→ Task details
Recast everything from the start of the listing down to and including the line containing "Answer: white paper" as a Markdown table with the columns Row and Line, giving each line a row number and omitting blank lines. Leave the pictures out of the table.

→ Record excerpts
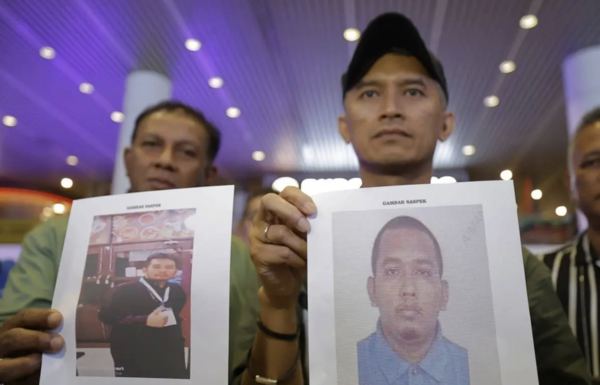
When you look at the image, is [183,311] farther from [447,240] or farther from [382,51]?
[382,51]

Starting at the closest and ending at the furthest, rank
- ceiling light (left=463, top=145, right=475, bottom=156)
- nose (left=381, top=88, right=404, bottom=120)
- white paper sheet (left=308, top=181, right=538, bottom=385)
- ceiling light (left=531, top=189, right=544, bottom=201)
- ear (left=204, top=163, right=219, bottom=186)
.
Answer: white paper sheet (left=308, top=181, right=538, bottom=385) → nose (left=381, top=88, right=404, bottom=120) → ear (left=204, top=163, right=219, bottom=186) → ceiling light (left=531, top=189, right=544, bottom=201) → ceiling light (left=463, top=145, right=475, bottom=156)

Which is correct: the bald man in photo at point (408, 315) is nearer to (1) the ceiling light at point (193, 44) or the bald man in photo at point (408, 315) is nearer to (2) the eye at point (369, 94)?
(2) the eye at point (369, 94)

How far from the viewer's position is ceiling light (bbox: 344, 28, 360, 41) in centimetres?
117

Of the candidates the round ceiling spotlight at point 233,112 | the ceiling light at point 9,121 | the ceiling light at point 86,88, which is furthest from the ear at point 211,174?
the ceiling light at point 9,121

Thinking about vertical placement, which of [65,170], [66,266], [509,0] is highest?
[509,0]

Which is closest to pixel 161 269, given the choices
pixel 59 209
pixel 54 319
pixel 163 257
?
pixel 163 257

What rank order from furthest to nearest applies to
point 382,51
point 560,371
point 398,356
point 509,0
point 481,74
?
point 481,74 < point 509,0 < point 382,51 < point 560,371 < point 398,356

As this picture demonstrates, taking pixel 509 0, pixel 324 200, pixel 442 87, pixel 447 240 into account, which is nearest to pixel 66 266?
pixel 324 200

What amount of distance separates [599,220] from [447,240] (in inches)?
16.6

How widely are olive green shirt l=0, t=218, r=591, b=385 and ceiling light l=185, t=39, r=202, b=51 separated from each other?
847mm

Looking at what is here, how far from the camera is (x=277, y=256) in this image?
1.57 ft

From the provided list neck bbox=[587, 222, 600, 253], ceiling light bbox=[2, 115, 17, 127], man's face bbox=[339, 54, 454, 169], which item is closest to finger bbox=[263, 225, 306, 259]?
man's face bbox=[339, 54, 454, 169]

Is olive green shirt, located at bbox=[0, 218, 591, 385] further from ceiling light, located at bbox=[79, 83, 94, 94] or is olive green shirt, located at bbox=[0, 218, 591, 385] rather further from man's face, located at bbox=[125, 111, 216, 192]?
ceiling light, located at bbox=[79, 83, 94, 94]

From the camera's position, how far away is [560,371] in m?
0.55
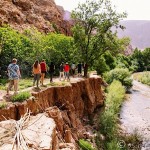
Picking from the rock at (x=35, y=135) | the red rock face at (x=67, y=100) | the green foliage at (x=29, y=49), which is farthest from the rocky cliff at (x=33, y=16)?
the rock at (x=35, y=135)

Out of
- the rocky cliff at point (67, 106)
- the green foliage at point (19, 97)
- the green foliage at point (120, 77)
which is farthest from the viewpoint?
the green foliage at point (120, 77)

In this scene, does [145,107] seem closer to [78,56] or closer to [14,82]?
[78,56]

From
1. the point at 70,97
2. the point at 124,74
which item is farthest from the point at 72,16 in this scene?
the point at 124,74

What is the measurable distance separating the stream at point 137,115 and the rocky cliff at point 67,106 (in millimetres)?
4563

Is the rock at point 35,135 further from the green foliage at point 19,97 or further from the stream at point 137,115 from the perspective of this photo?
the stream at point 137,115

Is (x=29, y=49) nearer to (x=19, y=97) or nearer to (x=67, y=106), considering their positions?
(x=67, y=106)

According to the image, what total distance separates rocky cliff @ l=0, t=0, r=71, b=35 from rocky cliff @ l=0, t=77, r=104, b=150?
2443 cm

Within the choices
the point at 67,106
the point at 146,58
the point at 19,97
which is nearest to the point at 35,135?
the point at 19,97

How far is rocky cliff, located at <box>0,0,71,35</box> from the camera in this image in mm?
58938

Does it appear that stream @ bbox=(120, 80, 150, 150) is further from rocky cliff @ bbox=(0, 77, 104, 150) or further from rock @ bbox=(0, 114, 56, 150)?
rock @ bbox=(0, 114, 56, 150)

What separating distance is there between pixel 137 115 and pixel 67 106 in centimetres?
1820

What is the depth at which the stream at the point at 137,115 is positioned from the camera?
33.3 meters

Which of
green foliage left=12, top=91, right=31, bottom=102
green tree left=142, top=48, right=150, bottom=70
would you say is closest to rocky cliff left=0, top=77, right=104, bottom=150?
green foliage left=12, top=91, right=31, bottom=102

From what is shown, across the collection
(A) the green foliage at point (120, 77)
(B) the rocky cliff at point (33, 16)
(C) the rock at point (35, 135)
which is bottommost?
(A) the green foliage at point (120, 77)
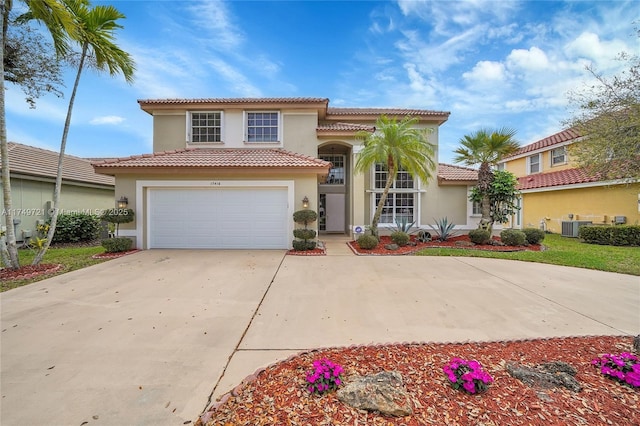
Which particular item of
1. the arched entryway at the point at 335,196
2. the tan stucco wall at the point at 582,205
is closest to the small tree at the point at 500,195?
the tan stucco wall at the point at 582,205

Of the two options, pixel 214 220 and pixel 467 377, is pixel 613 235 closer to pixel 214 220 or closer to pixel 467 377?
pixel 467 377

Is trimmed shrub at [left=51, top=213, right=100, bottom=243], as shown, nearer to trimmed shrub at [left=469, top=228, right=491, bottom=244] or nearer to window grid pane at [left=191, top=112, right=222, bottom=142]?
window grid pane at [left=191, top=112, right=222, bottom=142]

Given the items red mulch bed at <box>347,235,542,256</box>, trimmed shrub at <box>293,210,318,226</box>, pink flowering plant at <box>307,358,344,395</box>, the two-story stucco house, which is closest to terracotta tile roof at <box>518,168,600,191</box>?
the two-story stucco house

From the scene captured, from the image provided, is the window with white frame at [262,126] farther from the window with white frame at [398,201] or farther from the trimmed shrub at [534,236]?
the trimmed shrub at [534,236]

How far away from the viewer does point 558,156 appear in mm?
17672

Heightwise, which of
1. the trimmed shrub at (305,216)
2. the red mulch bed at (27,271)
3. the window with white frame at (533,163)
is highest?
the window with white frame at (533,163)

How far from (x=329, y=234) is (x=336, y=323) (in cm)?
1133

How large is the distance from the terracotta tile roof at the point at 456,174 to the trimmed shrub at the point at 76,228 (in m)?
17.6

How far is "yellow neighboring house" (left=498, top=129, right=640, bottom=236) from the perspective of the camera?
13.2m

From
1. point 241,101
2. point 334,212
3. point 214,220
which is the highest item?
point 241,101

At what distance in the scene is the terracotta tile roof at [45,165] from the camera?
38.2 feet

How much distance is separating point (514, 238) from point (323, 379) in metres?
11.8

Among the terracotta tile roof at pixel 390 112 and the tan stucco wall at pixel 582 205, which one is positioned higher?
the terracotta tile roof at pixel 390 112

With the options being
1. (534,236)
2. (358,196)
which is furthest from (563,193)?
(358,196)
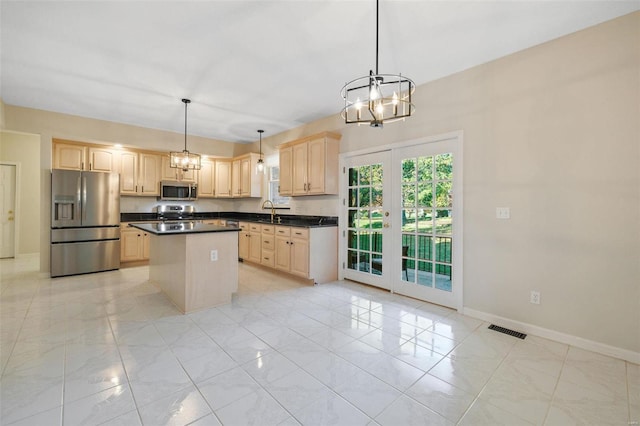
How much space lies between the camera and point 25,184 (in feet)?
21.3

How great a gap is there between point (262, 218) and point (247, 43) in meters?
4.10

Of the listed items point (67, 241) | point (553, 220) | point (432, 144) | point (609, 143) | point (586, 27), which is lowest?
point (67, 241)

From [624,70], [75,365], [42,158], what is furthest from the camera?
[42,158]

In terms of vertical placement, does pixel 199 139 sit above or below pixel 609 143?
above

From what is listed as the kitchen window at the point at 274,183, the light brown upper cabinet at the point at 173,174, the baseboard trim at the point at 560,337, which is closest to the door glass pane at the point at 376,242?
the baseboard trim at the point at 560,337

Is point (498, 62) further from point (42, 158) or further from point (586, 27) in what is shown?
point (42, 158)

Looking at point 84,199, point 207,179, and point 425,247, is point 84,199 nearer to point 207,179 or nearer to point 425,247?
point 207,179

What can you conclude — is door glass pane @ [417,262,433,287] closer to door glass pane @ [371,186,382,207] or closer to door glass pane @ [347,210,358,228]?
door glass pane @ [371,186,382,207]

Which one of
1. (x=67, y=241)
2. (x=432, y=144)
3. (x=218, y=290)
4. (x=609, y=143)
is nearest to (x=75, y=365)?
(x=218, y=290)

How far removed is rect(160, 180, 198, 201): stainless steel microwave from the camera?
6.00 meters

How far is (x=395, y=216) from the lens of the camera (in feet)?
12.8

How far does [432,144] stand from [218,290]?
3.12m

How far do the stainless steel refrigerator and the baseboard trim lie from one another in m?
5.70

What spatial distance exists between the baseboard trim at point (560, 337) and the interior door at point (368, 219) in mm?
1263
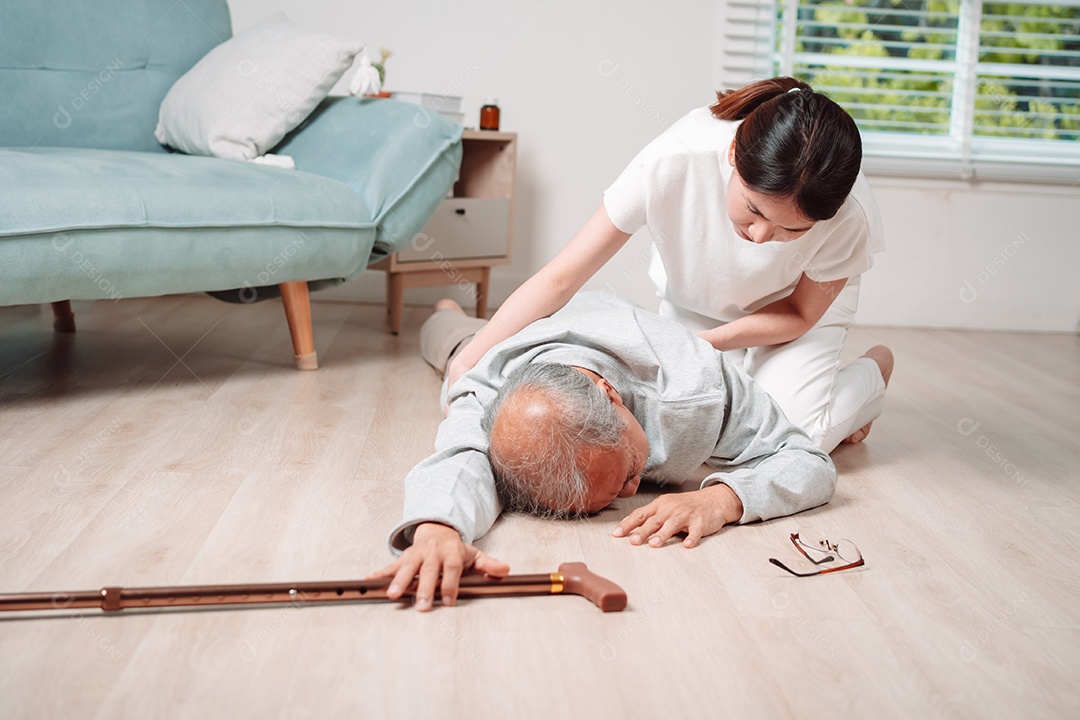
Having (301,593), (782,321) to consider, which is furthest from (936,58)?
(301,593)

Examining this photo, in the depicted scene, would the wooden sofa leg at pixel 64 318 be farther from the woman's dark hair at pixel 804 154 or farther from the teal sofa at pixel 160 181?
the woman's dark hair at pixel 804 154

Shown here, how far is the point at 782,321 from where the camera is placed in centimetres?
175

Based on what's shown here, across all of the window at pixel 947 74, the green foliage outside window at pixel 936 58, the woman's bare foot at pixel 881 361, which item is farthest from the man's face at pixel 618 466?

→ Solution to the problem
| Row | Line |
|---|---|
| 1 | When you look at the image, is [183,311] farther from [447,240] or farther from [382,51]? |
| 2 | [382,51] |
| 3 | Starting at the closest and ending at the furthest, rank |
| 4 | - ceiling light (left=463, top=145, right=475, bottom=156) |
| 5 | - nose (left=381, top=88, right=404, bottom=120) |
| 6 | - white paper sheet (left=308, top=181, right=538, bottom=385) |
| 7 | - ceiling light (left=531, top=189, right=544, bottom=201) |
| 8 | - ear (left=204, top=163, right=219, bottom=186) |
| 9 | . |
| 10 | Answer: white paper sheet (left=308, top=181, right=538, bottom=385) → nose (left=381, top=88, right=404, bottom=120) → ear (left=204, top=163, right=219, bottom=186) → ceiling light (left=531, top=189, right=544, bottom=201) → ceiling light (left=463, top=145, right=475, bottom=156) |